Personal information
- Born: 5 January 1999 (age 27) Thanjavur, Tamil Nadu, India

Chess career
- Country: India
- Title: Grandmaster (2015)
- FIDE rating: 2647 (September 2026)
- Peak rating: 2669 (September 2025)
- Ranking: No. 68 (September 2026)
- Peak ranking: No. 46 (July 2026)

= Karthikeyan Murali =

Indian chess grandmaster (born 1999)

Karthikeyan Murali (born 5 January 1999) is an Indian chess grandmaster. He was awarded the title of Grandmaster by FIDE in 2015. Karthikeyan is a two-time national champion.

== Chess career ==
Born in Thanjavur, Karthikeyan learnt chess at the age of five. In December 2011, he won the Under 12 section of the World Youth Chess Championships held in Caldas Novas, Brazil. Two years later he also won the world U16 title in Al Ain.

In 2014 he tied for third place at the Abu Dhabi Masters tournament and helped the Indian team win the Under 16 Chess Olympiad in Győr, Hungary. In this latter competition he also completed all requirements for the title Grandmaster.

In 2015, Karthikeyan won the 53rd National Premier Chess Championship of India in Tiruvarur edging out Vidit Santosh Gujrathi, whom he defeated in the direct encounter, on tiebreak, after both scored 8½ points from 13 games. Karthikeyan also won the 54th edition of the championship held in Lucknow in 2016. Though he had a slow start, and lost the match against eventual runner-up Aravindh Chithambaram, a crucial win against top seed Vidit Santosh Gujrathi on time control, followed by double withdrawals helped in gaining the lead and ultimately winning the championships.

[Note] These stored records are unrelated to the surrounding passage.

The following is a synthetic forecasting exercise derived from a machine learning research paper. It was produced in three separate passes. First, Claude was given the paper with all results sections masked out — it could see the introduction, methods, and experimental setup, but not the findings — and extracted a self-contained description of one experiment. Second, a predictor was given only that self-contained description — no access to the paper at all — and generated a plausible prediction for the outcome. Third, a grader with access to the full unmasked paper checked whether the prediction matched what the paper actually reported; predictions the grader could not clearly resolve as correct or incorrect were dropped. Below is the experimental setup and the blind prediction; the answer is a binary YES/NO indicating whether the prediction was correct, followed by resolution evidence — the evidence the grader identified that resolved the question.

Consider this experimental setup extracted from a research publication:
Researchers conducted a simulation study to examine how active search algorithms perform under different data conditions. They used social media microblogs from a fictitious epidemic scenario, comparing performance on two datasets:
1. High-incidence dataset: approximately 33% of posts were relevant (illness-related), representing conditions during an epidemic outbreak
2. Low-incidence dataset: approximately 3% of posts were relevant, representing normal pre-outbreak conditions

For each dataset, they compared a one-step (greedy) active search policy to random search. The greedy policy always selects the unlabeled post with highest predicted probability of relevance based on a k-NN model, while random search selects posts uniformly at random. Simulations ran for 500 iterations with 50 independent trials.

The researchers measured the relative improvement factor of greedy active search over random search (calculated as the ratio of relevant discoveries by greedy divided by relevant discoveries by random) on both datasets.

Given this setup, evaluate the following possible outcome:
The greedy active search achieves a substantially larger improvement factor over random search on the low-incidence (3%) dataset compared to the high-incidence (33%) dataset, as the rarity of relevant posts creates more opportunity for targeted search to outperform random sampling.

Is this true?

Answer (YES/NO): YES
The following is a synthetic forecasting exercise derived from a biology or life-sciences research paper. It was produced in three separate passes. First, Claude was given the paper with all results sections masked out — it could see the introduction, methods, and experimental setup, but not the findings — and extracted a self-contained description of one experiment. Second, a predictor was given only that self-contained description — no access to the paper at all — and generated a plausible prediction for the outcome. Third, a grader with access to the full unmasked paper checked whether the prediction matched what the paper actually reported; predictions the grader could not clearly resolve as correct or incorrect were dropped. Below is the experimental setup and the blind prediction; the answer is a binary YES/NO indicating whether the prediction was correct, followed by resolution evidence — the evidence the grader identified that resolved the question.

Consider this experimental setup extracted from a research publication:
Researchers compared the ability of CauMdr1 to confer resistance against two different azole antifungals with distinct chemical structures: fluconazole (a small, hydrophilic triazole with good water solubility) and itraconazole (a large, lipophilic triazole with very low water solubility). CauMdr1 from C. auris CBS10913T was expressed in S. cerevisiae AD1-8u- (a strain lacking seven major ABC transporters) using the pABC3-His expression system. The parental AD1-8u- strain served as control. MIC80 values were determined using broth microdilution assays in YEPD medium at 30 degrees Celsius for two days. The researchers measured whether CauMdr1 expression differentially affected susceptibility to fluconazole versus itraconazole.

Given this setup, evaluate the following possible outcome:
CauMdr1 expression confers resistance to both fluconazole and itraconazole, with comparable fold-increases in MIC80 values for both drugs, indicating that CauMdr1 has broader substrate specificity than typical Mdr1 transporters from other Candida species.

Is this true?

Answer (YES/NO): NO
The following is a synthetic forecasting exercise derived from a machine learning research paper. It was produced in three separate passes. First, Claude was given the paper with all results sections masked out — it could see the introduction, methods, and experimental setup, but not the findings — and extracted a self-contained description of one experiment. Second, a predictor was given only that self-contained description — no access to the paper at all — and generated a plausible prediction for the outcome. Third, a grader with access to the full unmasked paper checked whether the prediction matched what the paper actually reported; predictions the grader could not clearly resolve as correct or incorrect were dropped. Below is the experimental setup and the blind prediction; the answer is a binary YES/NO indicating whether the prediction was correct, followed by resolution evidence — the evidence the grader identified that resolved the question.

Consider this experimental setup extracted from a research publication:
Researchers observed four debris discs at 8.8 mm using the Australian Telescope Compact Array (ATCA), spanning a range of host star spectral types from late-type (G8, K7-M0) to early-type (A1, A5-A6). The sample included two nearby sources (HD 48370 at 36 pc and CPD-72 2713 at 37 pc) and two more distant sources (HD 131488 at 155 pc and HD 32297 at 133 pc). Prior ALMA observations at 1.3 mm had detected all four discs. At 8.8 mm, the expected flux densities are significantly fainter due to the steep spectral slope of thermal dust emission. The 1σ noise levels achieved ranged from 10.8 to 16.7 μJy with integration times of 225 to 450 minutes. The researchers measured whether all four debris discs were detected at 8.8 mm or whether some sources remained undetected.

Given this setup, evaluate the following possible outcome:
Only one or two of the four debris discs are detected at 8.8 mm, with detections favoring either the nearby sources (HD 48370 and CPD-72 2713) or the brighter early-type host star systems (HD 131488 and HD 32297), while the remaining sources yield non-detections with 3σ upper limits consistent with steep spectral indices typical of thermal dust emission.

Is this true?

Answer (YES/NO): NO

In January 2019, Karthikeyan placed second in the Gibraltar Masters open tournament among a field of over 250 players. In June 2019, he placed second in the Asian championships, aided by a win with black against Alireza Firouzja in which Karthikeyan sacrificed his queen on move 9. in 2023 Karthikeyan Murali became only the third Indian to beat Magnus Carlsen in classical chess.

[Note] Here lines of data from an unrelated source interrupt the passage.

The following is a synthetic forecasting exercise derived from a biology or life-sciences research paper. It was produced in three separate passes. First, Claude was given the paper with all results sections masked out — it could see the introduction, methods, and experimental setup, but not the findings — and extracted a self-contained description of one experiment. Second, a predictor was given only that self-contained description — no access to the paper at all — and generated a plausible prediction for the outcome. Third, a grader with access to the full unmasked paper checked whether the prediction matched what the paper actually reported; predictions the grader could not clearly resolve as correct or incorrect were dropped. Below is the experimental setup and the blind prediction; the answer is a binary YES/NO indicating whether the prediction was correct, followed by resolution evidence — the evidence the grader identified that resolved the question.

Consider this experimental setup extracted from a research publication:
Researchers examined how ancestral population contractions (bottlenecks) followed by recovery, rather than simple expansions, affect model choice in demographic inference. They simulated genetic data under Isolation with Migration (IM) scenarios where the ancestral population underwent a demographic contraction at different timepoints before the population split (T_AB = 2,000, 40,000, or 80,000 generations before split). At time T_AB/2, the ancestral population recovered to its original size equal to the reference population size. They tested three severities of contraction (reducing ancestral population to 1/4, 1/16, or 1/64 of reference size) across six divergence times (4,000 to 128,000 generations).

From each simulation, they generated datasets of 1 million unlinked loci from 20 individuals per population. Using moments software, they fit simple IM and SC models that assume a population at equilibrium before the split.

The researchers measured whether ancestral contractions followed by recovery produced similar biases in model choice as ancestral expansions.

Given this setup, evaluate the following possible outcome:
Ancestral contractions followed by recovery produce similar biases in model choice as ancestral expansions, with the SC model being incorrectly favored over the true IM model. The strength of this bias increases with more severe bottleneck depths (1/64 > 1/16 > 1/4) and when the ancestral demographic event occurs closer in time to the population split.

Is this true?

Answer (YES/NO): NO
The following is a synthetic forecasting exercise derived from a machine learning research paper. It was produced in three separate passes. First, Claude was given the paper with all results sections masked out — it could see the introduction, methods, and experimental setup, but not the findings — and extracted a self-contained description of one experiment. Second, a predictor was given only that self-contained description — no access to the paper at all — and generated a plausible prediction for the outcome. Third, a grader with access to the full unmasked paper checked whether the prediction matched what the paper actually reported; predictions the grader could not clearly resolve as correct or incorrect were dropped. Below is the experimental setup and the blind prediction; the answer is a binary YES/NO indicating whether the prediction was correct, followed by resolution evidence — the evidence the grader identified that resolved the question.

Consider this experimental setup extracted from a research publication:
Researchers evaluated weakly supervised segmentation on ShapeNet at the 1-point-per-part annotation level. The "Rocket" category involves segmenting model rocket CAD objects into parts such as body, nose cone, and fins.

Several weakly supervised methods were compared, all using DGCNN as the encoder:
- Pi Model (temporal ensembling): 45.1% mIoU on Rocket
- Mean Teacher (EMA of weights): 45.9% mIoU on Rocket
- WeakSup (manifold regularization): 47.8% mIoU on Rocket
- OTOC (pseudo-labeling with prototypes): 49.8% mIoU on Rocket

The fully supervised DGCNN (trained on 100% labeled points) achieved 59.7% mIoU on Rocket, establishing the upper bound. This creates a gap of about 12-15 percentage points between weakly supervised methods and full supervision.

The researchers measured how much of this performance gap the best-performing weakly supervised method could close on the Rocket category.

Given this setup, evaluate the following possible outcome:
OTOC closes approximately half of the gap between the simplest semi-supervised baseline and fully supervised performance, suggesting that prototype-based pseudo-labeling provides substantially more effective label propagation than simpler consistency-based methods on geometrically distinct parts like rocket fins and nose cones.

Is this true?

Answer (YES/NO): NO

In April 2025, Karthikeyan placed third in the 4th Menorca Open among a field of over 300 players. In July 2025, he won the 58th Biel Masters Open with 8/10.

== Personal life ==
He was inducted in Oil and Natural Gas Corporation (ONGC) for scholarship from 2014 to 2016. Later, he got employed in Indian Oil Corporation (IOC) since October 2017.